Buyrun taze bir haber;
Sağlık sektörüne yönelik çalışmalar yapan İntercontinental
Marketing Service' in(IMS) verilerine göre, Türkiye'de son beş
yılda antideprasan kullanımı yüzde 65 oranında arttı (5 Mart
2012).
Depresyon, özellikle son yıllarda pek çok hastalığın kaynağı
olarak gösterilen bir rahatsızlık. Özellikle modern çağın olarak
bilinen ama kimi uzmanlar tarafından 'safsata' olarak kabul edilen
hasta , tükenmişlik, kırıp kalp, terkedilme, süper anne
sendromlarının da kaynağı aslında depresyon.

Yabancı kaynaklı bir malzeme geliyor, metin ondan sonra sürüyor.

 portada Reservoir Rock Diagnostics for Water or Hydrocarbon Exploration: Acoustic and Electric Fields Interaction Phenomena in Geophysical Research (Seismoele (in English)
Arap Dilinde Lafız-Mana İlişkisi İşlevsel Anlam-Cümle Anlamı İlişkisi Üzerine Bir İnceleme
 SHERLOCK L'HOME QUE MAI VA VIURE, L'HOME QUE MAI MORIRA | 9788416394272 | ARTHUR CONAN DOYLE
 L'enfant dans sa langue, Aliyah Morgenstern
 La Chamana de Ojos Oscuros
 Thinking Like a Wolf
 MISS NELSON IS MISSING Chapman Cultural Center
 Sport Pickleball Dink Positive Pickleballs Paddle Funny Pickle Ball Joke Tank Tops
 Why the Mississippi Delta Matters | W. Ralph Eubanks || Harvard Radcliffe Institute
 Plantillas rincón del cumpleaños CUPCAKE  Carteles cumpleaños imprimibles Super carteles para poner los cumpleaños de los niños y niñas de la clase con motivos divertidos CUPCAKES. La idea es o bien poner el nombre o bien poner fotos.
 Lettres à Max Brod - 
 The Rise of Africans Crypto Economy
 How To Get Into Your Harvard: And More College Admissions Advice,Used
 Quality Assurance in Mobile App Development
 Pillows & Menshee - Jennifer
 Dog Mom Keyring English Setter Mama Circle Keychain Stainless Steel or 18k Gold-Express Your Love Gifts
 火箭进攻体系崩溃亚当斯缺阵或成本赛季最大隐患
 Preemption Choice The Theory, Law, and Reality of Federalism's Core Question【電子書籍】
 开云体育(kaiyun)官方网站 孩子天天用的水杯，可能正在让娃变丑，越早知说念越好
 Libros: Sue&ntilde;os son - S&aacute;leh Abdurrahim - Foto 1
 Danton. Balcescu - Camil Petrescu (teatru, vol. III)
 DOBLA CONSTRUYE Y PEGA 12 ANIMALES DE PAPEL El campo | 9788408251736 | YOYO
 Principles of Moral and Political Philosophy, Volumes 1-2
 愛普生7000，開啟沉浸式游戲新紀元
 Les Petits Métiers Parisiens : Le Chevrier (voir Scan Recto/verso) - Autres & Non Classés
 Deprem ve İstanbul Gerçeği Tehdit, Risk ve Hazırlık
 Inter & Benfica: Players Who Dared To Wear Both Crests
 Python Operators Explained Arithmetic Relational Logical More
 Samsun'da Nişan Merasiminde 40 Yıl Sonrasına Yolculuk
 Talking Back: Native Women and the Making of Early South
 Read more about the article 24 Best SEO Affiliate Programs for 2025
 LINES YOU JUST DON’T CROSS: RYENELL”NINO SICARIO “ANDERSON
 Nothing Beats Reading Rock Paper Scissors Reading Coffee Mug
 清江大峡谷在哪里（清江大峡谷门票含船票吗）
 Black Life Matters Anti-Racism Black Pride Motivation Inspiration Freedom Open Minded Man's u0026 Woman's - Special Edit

Stres altında yaşayan ve çalışan birçok kişi hayatındaki
sorunları çözmek için ilaçlara yöneliyor. Bu ilaçları kimi zaman
psikiyatristler veriyor, kimi zaman ise kişi eczaneye giderek
sorununa kendi başına çare arıyor.
Antidepresanlar Türkiye'de
reçetesiz satılıyor, Avrupa'da ise reçetesiz satışı yasak (aynen
öyle).
Depresyon ilaçları kilo aldırıyor, şeker ve metabolik
sorunlara yol açıyor.
Tüm dünyada yıllık 10 milyar dolarlık
antidepresan satılıyor.
Yine araştırmanın sonuçlarına göre Sağlık
Bakanlığı'na başvuran hasta sayısına bakıldığında 2009'da bir
psikiyatriste 500 hasta düştü. Araştırmada "Türkiye'de
hizmet veren mevcut psikiyatristlerin yıllık 35 milyon kutu ilaç
önerebilecek sayıda olmadığı dikkate alındığında, tüketilen
antidepresanların önemli bir kısmının doktor kontrolü dışında
kullanıldığı anlaşılıyor" denildi.
Dünyada pek çok uzmanda aslında
antidepresanların sanıldığı gibi bir çözüm olmadığı hatta hastayı
daha çok depresyona soktuğu, cinsel isteği azalttığı, intihara bile
sürüklediği iddiasında. Tabii bu görüşe karşı çıkanlar,
antidepresanların depresyon tedavisinin tek seçeneği olduğunu
savunanlar da yok değil.
Kanaatim şu ; antideprasan kullanan kişilerle bu tür enerjilerle
hayatını değiştireceğini zannedenler aynı metrekareye düşüyor.